The PX was out of news magazines the other day so I bought a copy of Newsweek where I ran across an article titled "Unholy Allies", the gist of which (strategically dated 26 September, 9 days after the parlimentary elections in Afghanistan) is the increasing violence and effectiveness of the Taliban fighters along with their close links to Al Queda insurgents in Iraq.
What boggles my mind about this article is that the Newsweek staff can apparently make an appointment to meet with Al Queda leadership in Afghanistan at any given moment. They have taken to dropping the "Al" and referring to the ultra-extremist terror sponsoring organization as just "Queda". Kind of a nick name between buddies. But then why wouldn't these two organizations be on the best of terms? After all, it was Newsweek that spawned the rioting in Afghanistan which killed 19 people over the stories of Koran desecration at Guantanemo Bay which were exaggerated at best. (See "Priveliges and Responsibilities")
Sami Yousafzai and Ron Moreau, the authors of this article, give surprising creedence to anything their Taliban contacts tell them while brushing off any explanation or response from the U.S. military. It seems amazing to me that this article, boasting of a 300% increase in this local Taliban commander's force, and increased liaison with Al Queda (excuse me "Queda") in Iraq had never heard of this letter written by bin Laden's deputy which admits defeat in Afghanistan. But then, "Unholy Allies" goes to great lengths to imply increasing levels of violence when by all credible counts, hostile actions in Afghanistan have decreased more than 50% since the September 17th elections. Immediately after this little bit of creative writing quotes the Taliban commander's spike in troop strength, it points out that 2005 has been the deadliest year for Americans in Afghanistan since 2001 with 51 killed. This jump in fatalities is credited largely to "shaped charge IEDs", a technology imported from Iraq. The reality is that 33 of these 51 fatalities were in helicopter crashes, one due to weather, the other to hostile fire but nowhere near this commanders region, and in no related to shaped charge IEDs.
I remember watching a documentary on reporters in the Vietnam war when I was in college in which a panel of journalists was given the scenario of being allowed to imbed with North Vietnamese troops and sitting in ambush of an American patrol. The question was asked of each of them "Are you a journalist first, or an American? Would you let the Americans die or would you try to warn them first?" I remember being sickened when most answered that they were journalists first. Strange that they would say that as citizens of one of the very few countries that would protect them as such.
The people that were so willingly interviewed by our friends from Newsweek in September, attacked an American patrol in October. One of our soldiers lost both of his legs during the attack and subsequently died of his injuries. That means he bled to death in a dark hostile land half a world from home even after all the help his friends could give him and the best medical treatment we had available. Perhaps if Newsweek had been a little more American and a little less journalist, things might be different.

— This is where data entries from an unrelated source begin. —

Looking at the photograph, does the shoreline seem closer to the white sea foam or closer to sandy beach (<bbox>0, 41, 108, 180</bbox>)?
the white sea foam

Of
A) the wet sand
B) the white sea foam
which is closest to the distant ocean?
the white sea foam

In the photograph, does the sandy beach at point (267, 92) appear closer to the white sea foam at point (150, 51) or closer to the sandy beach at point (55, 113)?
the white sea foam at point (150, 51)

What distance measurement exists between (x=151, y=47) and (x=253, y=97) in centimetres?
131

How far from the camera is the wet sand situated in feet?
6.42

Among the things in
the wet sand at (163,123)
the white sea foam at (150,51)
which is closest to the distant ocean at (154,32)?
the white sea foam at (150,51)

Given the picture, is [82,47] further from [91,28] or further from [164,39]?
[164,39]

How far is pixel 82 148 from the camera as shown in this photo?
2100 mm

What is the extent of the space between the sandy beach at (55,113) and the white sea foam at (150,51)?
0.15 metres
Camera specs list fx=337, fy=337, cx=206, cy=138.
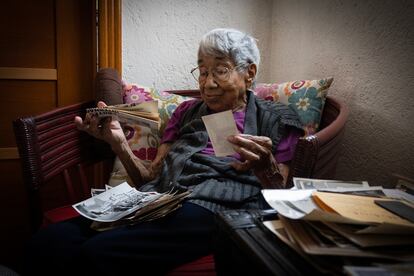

It's clear that Newsweek's intent with this article is to sow doubt and malcontent about our progress in Afghanistan. This is precisely the intent of the Taliban's information campaign. The only way that they can win this war is if America loses her will and the fastest way for that to happen is through irresponsible yet constitutionally protected journalism like this.
The Schismatics in Dante's "Inferno", those who sowed discord during their lifetime, were punished throughout eternity in the 7th circle of hell by being cleaved nearly in two then allowed to heal before the process is repeated. I would like to think that I am not a vindicative person, but someone will have to explain to me why I should not wish this punishment on the likes of Newsweek.